TÂCHES ET EXERCICES:
1. D'après le portrait de Siska, avec qui Siska joue-t-elle en duo piano-voix le samedi 10 décembre ?
2. Renvoyez, s'il vous plaît, sans rien changer, tout ce qui va de « Ce vendredi 2 » jusqu'à « de La Mesón. » dans le portrait de Siska.

Les 9 et 10 décembre, Siska proposait une carte blanche à La Mesón à Marseille. Celle qui a longtemps été la chanteuse du Watcha Clan, et qui signe désormais des albums en son nom, revient sur sa carrière. Portrait

Ce vendredi 2 décembre Siska a un problème. Son oreille est bouchée et elle doit voir un ORL. Ce mal classique des musiciens aurait pu faire annuler l’interview, mais elle tient sans aucune hésitation son engagement : « J’irai lundi matin… », dit-elle élégamment.

Voilà maintenant quelques jours qu’elle occupe La Mesón, la salle du centre-ville de Marseille, où elle invite les vendredi 9 et samedi 10 décembre à deux soirées qu’elle prépare avec excitation. Il y aura son groupe No Night In Zion le premier soir et, point d’orgue du week-end, un duo piano-voix avec Cathy Escoffier le lendemain. Une rencontre étonnante, entre une artiste qui a grandi et appris son art dans les conservatoires, et Siska, dont l’aventure musicale, construite en autodidacte, a commencé à quelques mètres à peine de La Mesón. 

Sourire éternellement vissé aux lèvres, Siska pointe le premier étage du 63, rue Consulat. « Je ne reconnais pas la porte mais c’était ici ! » Ici, c’est l’endroit où elle habitait « en communauté », au début des années 1990. « Je vivais avec des musiciens, on était une dizaine et on faisait tout ensemble ». Avec eux, Siska rencontre des « frères » et monte son premier groupe Axxam, avec lequel elle fait ses débuts dans les bars du coin. « On était plus nombreux sur scène que dans le public », sourit-elle.

DONNÉES SOURCES:

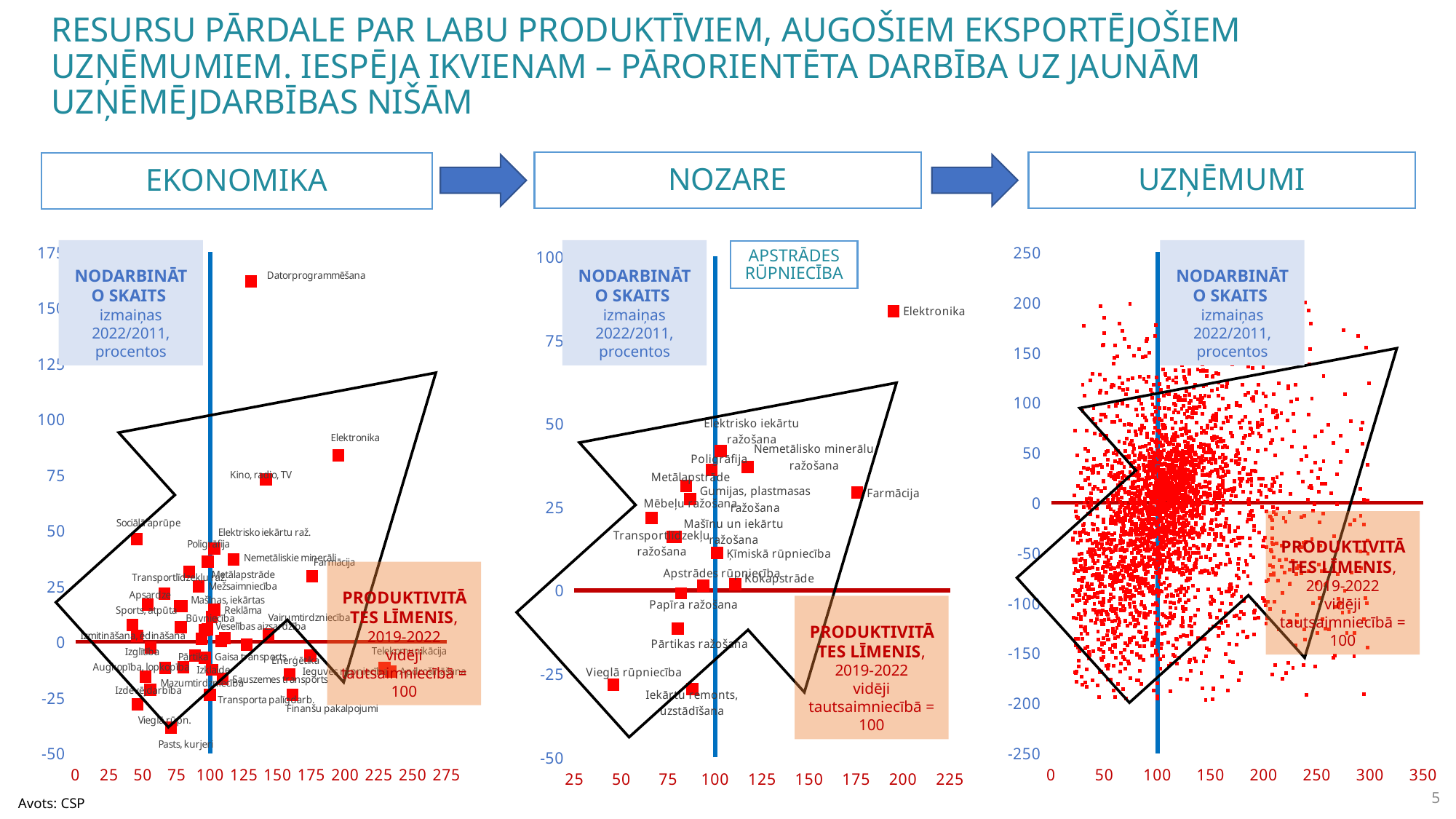
On the middle chart (NOZARE), is the productivity level (x value) for Farmācija greater or less than 150? greater On the middle chart (NOZARE), which labelled point has the highest employment change (y value)? Elektronika On the left chart (EKONOMIKA), is the productivity level (x value) for Elektronika greater or less than 175? greater What kind of chart is the left chart (EKONOMIKA)? scatter chart On the left chart (EKONOMIKA), which has the higher employment change: Elektronika or Kino, radio, TV? Elektronika How many charts are shown on the slide? 3 On the left chart (EKONOMIKA), which labelled point has the highest employment change (y value)? Datorprogrammēšana What is the highest value shown on the x axis of the right chart (UZŅĒMUMI)? 350 On the left chart (EKONOMIKA), is the employment change value for Datorprogrammēšana greater or less than 150? greater What kind of chart is the right chart (UZŅĒMUMI)? scatter chart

RÉPONSES DANS L'ORDRE:
1. Avec Cathy Escoffier.

2.
Ce vendredi 2 décembre Siska a un problème. Son oreille est bouchée et elle doit voir un ORL. Ce mal classique des musiciens aurait pu faire annuler l’interview, mais elle tient sans aucune hésitation son engagement : « J’irai lundi matin… », dit-elle élégamment.

Voilà maintenant quelques jours qu’elle occupe La Mesón, la salle du centre-ville de Marseille, où elle invite les vendredi 9 et samedi 10 décembre à deux soirées qu’elle prépare avec excitation. Il y aura son groupe No Night In Zion le premier soir et, point d’orgue du week-end, un duo piano-voix avec Cathy Escoffier le lendemain. Une rencontre étonnante, entre une artiste qui a grandi et appris son art dans les conservatoires, et Siska, dont l’aventure musicale, construite en autodidacte, a commencé à quelques mètres à peine de La Mesón.